_Objective_
Convert everything from the line containing "Observing this picture, is" down to the end of the listing into a Markdown table with the columns Row and Line, one numbered row per line, omitting blank lines.
[start The data]
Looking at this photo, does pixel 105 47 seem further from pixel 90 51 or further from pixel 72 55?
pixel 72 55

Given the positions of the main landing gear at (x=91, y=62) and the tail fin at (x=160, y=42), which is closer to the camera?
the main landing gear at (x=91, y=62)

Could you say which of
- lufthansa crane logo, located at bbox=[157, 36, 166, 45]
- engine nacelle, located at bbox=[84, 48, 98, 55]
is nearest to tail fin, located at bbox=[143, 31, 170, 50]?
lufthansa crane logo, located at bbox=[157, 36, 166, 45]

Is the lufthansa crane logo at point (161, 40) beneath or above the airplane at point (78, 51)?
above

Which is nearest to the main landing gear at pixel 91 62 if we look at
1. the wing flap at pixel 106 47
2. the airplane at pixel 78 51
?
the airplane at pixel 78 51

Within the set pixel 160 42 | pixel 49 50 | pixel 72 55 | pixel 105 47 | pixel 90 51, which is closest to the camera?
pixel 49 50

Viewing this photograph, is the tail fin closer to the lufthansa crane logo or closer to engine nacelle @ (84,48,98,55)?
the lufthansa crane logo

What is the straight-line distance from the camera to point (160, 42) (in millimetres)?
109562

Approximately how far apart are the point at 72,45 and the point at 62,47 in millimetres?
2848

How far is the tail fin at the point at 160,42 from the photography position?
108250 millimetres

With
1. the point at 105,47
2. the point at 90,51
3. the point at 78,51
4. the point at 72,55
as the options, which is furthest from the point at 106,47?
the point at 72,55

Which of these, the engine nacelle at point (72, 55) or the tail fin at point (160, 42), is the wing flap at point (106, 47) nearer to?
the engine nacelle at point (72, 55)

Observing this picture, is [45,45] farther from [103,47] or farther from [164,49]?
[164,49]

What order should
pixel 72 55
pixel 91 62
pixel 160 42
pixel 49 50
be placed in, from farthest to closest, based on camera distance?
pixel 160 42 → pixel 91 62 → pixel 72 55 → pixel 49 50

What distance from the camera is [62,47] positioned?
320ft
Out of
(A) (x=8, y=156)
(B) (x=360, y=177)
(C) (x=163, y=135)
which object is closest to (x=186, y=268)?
[end The data]
_Full answer_
| Row | Line |
|---|---|
| 1 | Observing this picture, is [45,45] farther from [103,47] or farther from [164,49]? |
| 2 | [164,49] |
| 3 | What order should |
| 4 | pixel 72 55 |
| 5 | pixel 91 62 |
| 6 | pixel 160 42 |
| 7 | pixel 49 50 |
| 8 | be placed in, from farthest to closest, based on camera distance? |
| 9 | pixel 160 42 → pixel 91 62 → pixel 72 55 → pixel 49 50 |
| 10 | What distance from the camera is [62,47] positioned? |
| 11 | 320ft |
| 12 | Out of |
| 13 | (A) (x=8, y=156) |
| 14 | (B) (x=360, y=177) |
| 15 | (C) (x=163, y=135) |
| 16 | which object is closest to (x=186, y=268)? |